A Death in the Family

And by “the family,” I mean the computer tech community.

And by “a death,” I mean a loss of sorts.

We’ve had a few recently.

  • Douglas Engelbart pases away: On July 3, 2013, Douglas Engelbart died at 88. Known for his famous, waaay ahead of the (tech) curve “The Mother of All Demos,” Engelbart helped change the way we thought/think about/interacted with computers and, well – frankly – information.
  • AltaVista goes offline: On July 8, 3013, AltaVista – once the go-to site for search – was no more. Bought (apparently) by Yahoo!, it became one of the casualties of Yahoo’s continued effort to make itself viable. I don’t blame the company, but it’s still sad: Before Google, there was AltaVista – really, the first search engine that was powerful. (Inktomi – which powered HotBot – was cool for a year or two).
  • WebTV death sentence announced: In early July, Microsoft announced that its WebTV property (now called MSN TV) would be shuttered Sept. 30, 2013. I was never a fan of WebTV, but I had to deal with WebTV customers for the web property I was working for in the very late 1990s, and boy, did the folks who had WebTV love it. Mainly (from my conversations), male retirees, but they had no use for a computer, and if other sites worked on their WebTV, then dammit!, so should our site (they had a point…). Yet WebTV never really caught on – at the time I was dealing with the WebTV customers, our site was getting more traffic from Lynx – a text-based browser (mainly *nix) – than WebTV. Whatever. In a short while, it’ll join Netscape, Mosaic and other broswers in software heaven. But honestly – if you heard this announcement, wasn’t your first thought, “Wait – WebTV’s still around??”
  • PCWorld magazine exits prints: In another one of those “it’s still around?” moments, PCWorld magazine has announced that the August 2013 issue will be its last print edition, as it focuses on its website and digital edition. No surprise, but just the end of an era. PCW was the biggest of the computer magazines, and lasted way longer than most could have expected. Does anyone under 45 or so even recognize IDG or Ziff-Davis as magazine publishers?*

The computer world is relatively young. Whether you mark its beginning in the 1940s with ENIAC and Bletchly Park – WWII efforts, or the advent of Unix/C in the early 1970s (and resulting mainframes/heavy iron), or even the advent of the personal computer/internet in 1980s & 1990s – the computer industry is young.
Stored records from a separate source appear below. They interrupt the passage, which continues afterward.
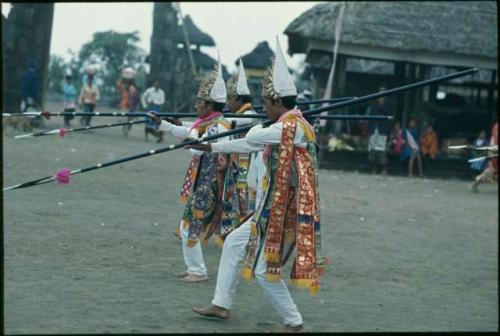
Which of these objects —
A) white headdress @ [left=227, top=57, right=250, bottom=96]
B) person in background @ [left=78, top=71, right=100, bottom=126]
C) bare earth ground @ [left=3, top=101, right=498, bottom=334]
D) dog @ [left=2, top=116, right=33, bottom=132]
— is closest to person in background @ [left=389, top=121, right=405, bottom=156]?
bare earth ground @ [left=3, top=101, right=498, bottom=334]

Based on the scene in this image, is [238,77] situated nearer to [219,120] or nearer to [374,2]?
[219,120]

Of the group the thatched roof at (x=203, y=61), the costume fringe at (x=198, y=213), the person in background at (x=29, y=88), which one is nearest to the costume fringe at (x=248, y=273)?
the costume fringe at (x=198, y=213)

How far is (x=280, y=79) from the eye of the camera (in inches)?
270

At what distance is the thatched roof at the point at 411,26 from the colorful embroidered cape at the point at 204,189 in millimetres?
13182

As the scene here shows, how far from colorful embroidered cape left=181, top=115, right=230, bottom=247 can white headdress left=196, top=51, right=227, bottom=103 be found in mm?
170

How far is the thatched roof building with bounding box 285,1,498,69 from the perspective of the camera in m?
21.8

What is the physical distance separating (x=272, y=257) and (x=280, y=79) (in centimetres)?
122

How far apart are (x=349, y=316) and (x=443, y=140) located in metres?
16.4

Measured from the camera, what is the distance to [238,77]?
950cm

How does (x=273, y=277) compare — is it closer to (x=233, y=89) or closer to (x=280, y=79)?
(x=280, y=79)

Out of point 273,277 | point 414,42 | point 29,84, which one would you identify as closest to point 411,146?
point 414,42

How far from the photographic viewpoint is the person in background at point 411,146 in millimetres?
21722

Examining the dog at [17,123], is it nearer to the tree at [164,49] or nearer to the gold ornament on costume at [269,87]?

While the industry is growing like kudzu, it still takes some time to where it’s so old that one notices the passing of entrenched players, be they tech, software, people or protocols (remember GOPHER??). We’re getting to that critical mass, which is why the passings noted above are, well, notable.


* Cynical bonus questions: Does anyone under 45 recognize what physical magazines are/were? Do they read same as dead-tree editions?